Japan's Ministry of Economy, Trade and Industry has released a comprehensive rare earth policy containing five main areas of focus including fast tracking development of rare earth alternatives, turning Japan into a worldwide center for REE recycling, and helping manufacturers install equipment to use REE consumption. The government will also help Japanese companies acquire concession rights to rare earth mines outside of China, as well as study the possibility of stockpiling rare earth reserves.
Major Japanese companies, such as Toyota, are seeking to diversify their REE sources. Toshiba and Sumitomo have launched rare earth joint ventures in Kazakhstan over the past year.
South Korea's Ministry of Knowledge Economy says the government plans to spend $15 million by 2016 as part of a long-term plan that wants to secure 1,200 tonnes in rare earth reserves. South Korea's REE policy plans are expected to be finalized in mid-October.
Mongolia may prove an alternative to loosen China's stranglehold on rare earth elements. The Japanese newspaper Asahi Shimbun reported Monday that Japanese Prime Minister Naoto Kan and visiting Mongolian Prime Minister Sukhbaatar Batbold agreed to begin investigations this month into large REE deposits thought to be in Mongolia.
Their meeting was also attended by senior executives from leading Japanese trading houses.

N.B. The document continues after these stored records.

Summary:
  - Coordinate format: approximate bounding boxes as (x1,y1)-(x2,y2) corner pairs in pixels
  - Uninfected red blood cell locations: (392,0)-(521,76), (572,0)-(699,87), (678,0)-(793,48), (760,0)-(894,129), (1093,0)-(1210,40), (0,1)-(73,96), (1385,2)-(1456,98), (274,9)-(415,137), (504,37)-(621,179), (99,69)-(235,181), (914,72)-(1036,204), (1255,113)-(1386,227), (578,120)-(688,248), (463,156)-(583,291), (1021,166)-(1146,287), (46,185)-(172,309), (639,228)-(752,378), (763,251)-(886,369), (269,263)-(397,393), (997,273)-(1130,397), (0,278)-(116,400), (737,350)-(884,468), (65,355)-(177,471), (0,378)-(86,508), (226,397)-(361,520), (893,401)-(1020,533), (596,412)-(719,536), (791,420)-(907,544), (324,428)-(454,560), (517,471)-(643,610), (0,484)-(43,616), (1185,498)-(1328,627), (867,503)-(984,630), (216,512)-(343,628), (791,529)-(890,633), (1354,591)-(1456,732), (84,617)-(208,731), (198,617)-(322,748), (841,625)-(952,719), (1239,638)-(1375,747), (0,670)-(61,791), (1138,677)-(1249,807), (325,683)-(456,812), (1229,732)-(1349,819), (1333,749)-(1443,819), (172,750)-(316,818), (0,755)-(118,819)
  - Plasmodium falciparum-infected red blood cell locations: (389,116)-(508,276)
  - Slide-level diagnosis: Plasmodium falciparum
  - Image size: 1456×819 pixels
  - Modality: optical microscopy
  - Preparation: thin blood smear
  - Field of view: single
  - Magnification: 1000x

Kan said, "To develop Mongolia's high potential for mineral resources will meet the national interests of both countries.
The government-owned Japan Oil, Gas and Metals National Corp. is expected to provide technology and funds to Mongolia. Satellites will identify sites with particularly high potential for REE mining.
Asahi reported that Japan "is also accelerating research into alternatives to the rare earth elements on which its high-tech industries are most reliant."
Akihiro Ohata, Japan's minister of economy, trade and industry, said the government intends to develop within a year an alternative to the use of cerium as an abrasive for polishing glass hard disks. The government has already been concentrating on developing alternatives to six of the 17 rare earth elements, but will now broaden its research to cover more elements.
Other government initiatives will include rare earth assistance to REE mining projects involving Japanese companies in Kazakhstan, Vietnam and other nations.
Foreign Minister Seiji Maehara recently told reporters, "It is not good to rely on a single country in terms of a strategy to secure a stable supply of natural resources. A multifaceted resource diplomacy would help reduce risks."
Ecclestone says China's REE boycott threats may have forced western nations to draw "a line in the sand."
"As a trump card, cutting off REE supply only goes so far," he concluded. "Trade wars will happen and humble and previously unknown Rare Earths might be the spark to light the fire."